#### Excerpted records:
((
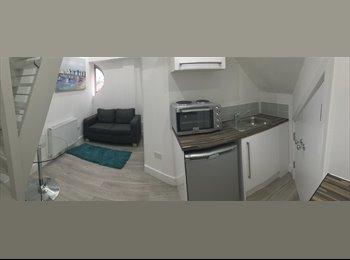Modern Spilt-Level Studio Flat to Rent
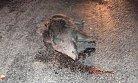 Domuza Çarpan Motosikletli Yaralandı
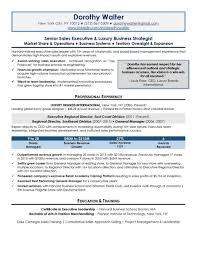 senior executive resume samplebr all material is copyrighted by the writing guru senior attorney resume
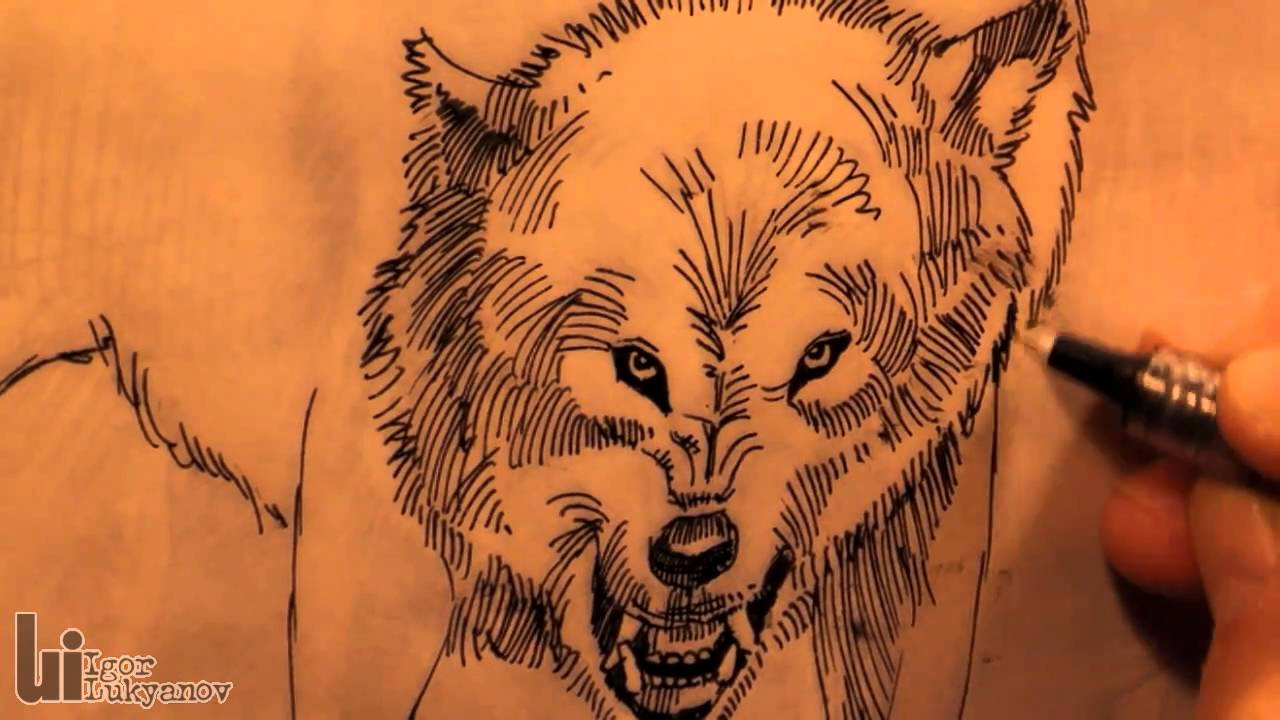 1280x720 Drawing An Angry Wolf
))
((
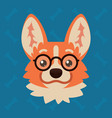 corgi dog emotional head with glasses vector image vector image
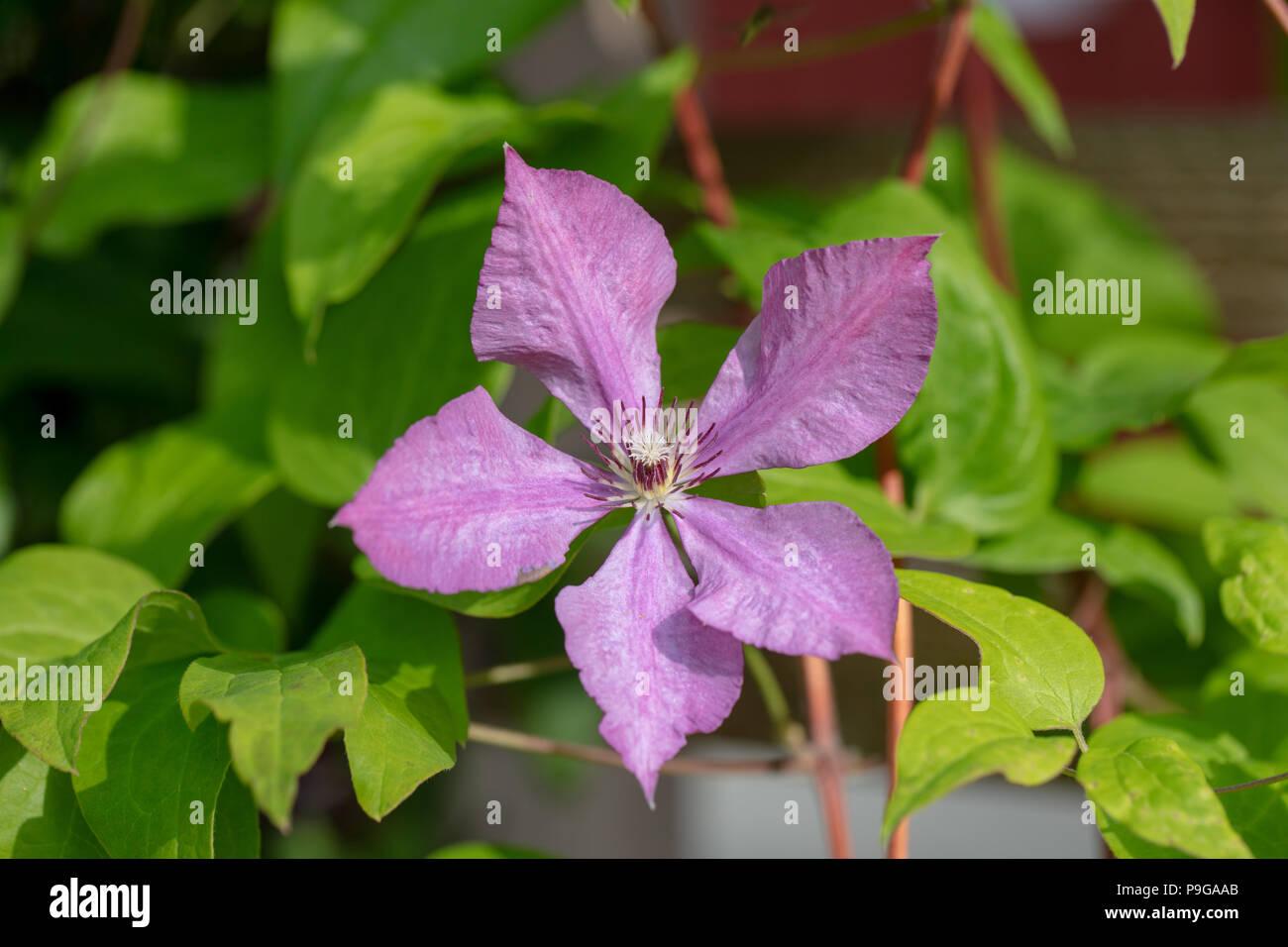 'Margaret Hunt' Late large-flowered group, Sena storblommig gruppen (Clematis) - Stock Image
))
((
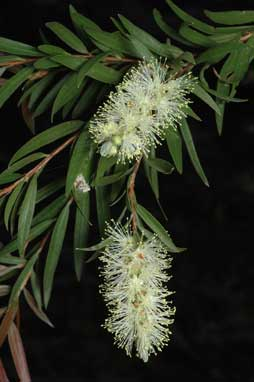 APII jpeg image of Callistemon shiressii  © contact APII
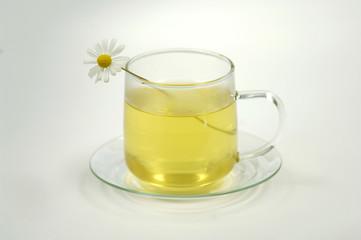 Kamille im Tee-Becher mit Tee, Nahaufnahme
))
#### Task:
Using the material above, reproduce only the lines that run from the line with "Domuza Çarpan Motosikletli Yaralandı" up to and including the line with "1280x720 Drawing An Angry Wolf", exactly, with the pictures dropped.

#### Answer section:
 Domuza Çarpan Motosikletli Yaralandı
 senior executive resume samplebr all material is copyrighted by the writing guru senior attorney resume
 1280x720 Drawing An Angry Wolf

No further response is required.